● To be done:
Convert the lines below into a JSON list of strings, one string per line and no blank lines. Begin at the line that has "Can you determine" and stop after the final line.

════════════════════

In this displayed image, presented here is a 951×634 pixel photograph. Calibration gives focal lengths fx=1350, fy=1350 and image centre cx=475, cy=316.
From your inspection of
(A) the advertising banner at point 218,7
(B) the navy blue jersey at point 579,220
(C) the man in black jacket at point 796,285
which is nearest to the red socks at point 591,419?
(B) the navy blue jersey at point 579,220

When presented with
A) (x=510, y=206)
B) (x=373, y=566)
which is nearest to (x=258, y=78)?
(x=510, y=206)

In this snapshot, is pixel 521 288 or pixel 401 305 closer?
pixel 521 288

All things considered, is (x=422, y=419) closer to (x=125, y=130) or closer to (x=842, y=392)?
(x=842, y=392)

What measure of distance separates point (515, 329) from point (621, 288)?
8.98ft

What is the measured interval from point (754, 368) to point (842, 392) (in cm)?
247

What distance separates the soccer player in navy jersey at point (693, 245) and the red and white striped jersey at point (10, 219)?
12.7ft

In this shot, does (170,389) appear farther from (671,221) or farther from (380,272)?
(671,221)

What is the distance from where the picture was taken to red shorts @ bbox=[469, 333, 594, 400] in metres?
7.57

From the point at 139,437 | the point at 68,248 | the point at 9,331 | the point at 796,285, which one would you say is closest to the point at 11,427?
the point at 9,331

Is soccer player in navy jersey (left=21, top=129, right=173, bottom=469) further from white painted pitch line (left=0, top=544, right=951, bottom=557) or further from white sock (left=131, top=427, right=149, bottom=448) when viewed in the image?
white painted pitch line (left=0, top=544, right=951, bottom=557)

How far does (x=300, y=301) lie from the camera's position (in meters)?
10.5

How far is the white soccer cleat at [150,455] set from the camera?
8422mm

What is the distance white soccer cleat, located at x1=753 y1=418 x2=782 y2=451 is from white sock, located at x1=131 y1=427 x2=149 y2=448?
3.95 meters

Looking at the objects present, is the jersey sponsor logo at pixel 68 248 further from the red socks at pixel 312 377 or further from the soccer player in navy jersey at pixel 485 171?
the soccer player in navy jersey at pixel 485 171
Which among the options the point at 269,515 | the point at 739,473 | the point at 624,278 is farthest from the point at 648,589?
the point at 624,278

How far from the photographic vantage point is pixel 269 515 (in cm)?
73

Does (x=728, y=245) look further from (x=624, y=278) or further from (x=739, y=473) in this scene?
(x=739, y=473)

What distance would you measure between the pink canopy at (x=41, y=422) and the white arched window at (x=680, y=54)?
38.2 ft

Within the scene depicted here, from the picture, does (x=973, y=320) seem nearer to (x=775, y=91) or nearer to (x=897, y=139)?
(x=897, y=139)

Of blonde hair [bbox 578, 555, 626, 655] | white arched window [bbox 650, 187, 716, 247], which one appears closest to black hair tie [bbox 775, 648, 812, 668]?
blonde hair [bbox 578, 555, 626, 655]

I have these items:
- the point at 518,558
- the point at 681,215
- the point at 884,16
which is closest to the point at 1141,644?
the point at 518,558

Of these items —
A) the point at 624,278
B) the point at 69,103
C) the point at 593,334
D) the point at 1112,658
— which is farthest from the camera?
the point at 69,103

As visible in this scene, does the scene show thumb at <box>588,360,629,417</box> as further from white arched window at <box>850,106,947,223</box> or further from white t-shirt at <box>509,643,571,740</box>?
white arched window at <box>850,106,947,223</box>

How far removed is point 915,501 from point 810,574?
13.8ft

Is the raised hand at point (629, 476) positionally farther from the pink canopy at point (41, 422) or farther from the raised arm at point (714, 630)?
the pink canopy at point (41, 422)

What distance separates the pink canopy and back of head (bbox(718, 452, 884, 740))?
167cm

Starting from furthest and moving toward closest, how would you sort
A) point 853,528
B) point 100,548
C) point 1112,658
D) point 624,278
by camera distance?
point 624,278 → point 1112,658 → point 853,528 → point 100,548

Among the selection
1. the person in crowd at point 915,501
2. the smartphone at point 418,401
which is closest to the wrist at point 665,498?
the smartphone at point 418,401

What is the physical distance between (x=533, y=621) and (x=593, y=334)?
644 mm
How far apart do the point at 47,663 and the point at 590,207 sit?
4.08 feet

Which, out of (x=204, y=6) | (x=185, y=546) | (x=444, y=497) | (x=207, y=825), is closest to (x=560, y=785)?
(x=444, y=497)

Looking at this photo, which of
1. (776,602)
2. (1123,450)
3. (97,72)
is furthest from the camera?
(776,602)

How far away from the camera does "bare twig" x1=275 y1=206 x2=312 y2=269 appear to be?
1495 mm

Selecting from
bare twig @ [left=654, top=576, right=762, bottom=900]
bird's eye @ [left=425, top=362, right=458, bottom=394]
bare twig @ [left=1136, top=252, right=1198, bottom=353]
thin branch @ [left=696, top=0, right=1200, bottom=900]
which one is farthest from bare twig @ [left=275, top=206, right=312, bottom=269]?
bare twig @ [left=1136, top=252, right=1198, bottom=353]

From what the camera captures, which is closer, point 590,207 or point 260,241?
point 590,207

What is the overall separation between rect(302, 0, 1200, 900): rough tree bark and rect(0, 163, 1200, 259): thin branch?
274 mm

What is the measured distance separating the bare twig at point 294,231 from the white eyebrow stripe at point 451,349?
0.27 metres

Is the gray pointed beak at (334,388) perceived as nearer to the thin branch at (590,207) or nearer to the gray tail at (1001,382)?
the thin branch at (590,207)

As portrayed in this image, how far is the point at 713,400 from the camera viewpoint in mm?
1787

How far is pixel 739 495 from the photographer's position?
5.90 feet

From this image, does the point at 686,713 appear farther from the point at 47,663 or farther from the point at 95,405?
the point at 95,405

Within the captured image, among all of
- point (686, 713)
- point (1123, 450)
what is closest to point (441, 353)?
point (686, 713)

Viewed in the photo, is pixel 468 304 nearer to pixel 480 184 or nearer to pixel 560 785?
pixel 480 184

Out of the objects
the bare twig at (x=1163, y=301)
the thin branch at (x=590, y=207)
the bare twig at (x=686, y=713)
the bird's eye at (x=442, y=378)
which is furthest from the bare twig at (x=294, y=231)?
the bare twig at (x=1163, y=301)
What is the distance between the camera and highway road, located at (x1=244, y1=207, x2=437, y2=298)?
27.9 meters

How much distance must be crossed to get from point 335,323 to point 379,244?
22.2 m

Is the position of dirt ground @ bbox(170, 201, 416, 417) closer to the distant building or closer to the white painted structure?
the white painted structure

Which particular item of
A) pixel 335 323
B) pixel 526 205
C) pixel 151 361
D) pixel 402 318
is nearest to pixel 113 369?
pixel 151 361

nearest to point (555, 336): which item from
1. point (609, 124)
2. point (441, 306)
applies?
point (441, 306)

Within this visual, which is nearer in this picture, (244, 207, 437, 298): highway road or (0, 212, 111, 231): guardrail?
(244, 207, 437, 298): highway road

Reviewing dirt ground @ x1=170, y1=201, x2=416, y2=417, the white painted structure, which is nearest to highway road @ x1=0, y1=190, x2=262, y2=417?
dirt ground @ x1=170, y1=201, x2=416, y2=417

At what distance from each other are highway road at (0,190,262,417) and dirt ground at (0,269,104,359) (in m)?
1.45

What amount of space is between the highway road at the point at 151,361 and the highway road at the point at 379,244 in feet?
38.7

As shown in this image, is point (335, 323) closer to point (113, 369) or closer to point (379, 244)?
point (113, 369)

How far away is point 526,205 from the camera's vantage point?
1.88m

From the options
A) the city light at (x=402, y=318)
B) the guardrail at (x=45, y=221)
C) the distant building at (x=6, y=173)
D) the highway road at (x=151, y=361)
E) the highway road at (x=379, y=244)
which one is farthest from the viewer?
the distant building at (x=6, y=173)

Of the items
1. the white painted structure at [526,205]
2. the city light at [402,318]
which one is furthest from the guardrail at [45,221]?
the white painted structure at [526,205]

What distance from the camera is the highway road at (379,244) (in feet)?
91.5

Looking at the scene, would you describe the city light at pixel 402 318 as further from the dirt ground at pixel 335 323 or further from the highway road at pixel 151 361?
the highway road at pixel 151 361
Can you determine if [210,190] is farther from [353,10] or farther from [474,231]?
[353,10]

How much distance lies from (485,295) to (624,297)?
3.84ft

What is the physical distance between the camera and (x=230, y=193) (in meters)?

════════════════════

● Result for this task:
[
  "Can you determine if [210,190] is farther from [353,10] or farther from [474,231]?",
  "[353,10]",
  "How much distance lies from (485,295) to (624,297)?",
  "3.84ft",
  "What is the physical distance between the camera and (x=230, y=193) (in meters)?"
]